The film starts off slowly, but once the suspense and the horror begins, it begins to create a snowball mechanism where the action quickly picks up throughout the rest of the film. People do die in this movie, and once they start to get killed, Devil becomes a two-hour kill-fest with gory, but still PG-13 deaths that will satisfy the crowd.
Shot-wise, the film is very strong, keeping you always in a sense of extreme claustrophobia. A great deal of the shots are close-ups on the characters, and usually covers up most of the screen; making you feel unsure on whether or not something is going to pop up behind the characters. It’s a freaky experience to have, especially when you are in a small theater or against a big screen, and it works really well.
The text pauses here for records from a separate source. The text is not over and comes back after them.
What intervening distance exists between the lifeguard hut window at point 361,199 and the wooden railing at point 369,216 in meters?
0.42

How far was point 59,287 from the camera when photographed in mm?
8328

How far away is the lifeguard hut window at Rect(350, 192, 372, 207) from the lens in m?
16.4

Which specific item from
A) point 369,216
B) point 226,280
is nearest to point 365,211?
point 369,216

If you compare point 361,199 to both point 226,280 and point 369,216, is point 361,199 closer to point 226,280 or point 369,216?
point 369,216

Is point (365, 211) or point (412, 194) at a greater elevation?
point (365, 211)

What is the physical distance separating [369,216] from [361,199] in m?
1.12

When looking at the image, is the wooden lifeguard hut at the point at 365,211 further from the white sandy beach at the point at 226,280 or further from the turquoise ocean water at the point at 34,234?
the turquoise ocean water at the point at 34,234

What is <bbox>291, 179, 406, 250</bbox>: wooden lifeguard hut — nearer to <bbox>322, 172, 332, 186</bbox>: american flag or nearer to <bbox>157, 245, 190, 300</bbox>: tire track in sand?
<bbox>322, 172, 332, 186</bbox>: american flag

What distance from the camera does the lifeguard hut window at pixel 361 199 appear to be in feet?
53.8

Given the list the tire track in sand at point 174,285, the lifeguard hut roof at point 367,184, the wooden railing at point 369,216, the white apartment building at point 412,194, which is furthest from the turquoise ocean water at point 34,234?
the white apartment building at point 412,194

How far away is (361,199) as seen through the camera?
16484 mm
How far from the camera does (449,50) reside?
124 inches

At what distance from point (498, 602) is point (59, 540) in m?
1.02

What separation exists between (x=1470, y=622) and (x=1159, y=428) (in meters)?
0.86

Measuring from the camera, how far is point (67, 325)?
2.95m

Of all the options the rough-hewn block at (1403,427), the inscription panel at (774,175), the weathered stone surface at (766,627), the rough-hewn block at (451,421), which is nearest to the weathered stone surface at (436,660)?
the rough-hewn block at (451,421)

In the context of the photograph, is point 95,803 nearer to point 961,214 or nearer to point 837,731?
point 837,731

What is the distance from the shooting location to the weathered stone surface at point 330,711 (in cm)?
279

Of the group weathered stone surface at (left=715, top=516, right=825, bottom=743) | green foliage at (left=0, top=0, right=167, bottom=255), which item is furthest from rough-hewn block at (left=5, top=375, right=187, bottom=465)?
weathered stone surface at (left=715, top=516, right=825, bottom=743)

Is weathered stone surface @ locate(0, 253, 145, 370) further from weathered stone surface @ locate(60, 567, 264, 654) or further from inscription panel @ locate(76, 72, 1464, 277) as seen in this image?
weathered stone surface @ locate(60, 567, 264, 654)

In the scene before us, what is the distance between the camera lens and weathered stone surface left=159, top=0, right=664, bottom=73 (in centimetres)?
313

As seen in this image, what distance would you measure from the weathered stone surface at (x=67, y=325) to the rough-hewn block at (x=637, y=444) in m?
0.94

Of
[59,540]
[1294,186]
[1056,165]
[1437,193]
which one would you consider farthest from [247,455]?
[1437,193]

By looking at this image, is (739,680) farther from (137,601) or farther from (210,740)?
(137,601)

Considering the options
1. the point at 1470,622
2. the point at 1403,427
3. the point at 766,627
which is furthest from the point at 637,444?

However, the film seems to want to jump from one person to the other in order to find a quicker route to the end, and as a result, character development takes a hit. This movie was not meant to be anything like a mentally-stimulating film, but cookie-cutter characters won’t do the work for the crowd that they would like for it to. Most of the characters fit inside of stereotypes, and as a result; a great deal of the time spent between the characters is simply not worth it, and it makes you want to see the lights flicker and someone get killed brutally in the end.
Don’t worry; there is no stupid twist in the end of the movie; one of the five people on the elevator is the Devil, there is no mini-twist inside of a twist, that whole part is completely true. Who it is? Not going to divulge that information, but it’s a worthy payoff at the end of the movie. What works is that as the movie continues, the choices of who the Devil could possibly be are limited, and challenges you to take a stab at who the devil is.
By no means is Devil ever going to win any awards, but while it goes on, it is ridiculously fun. For a quick night out movie, Devil will work out to satisfy your film-withdrawal syndromes. Is it perfect? Absolutely not, but while it goes on, you’re not going to want to leave. Oh, and try going on an elevator after you see the movie. I know I didn’t for two days.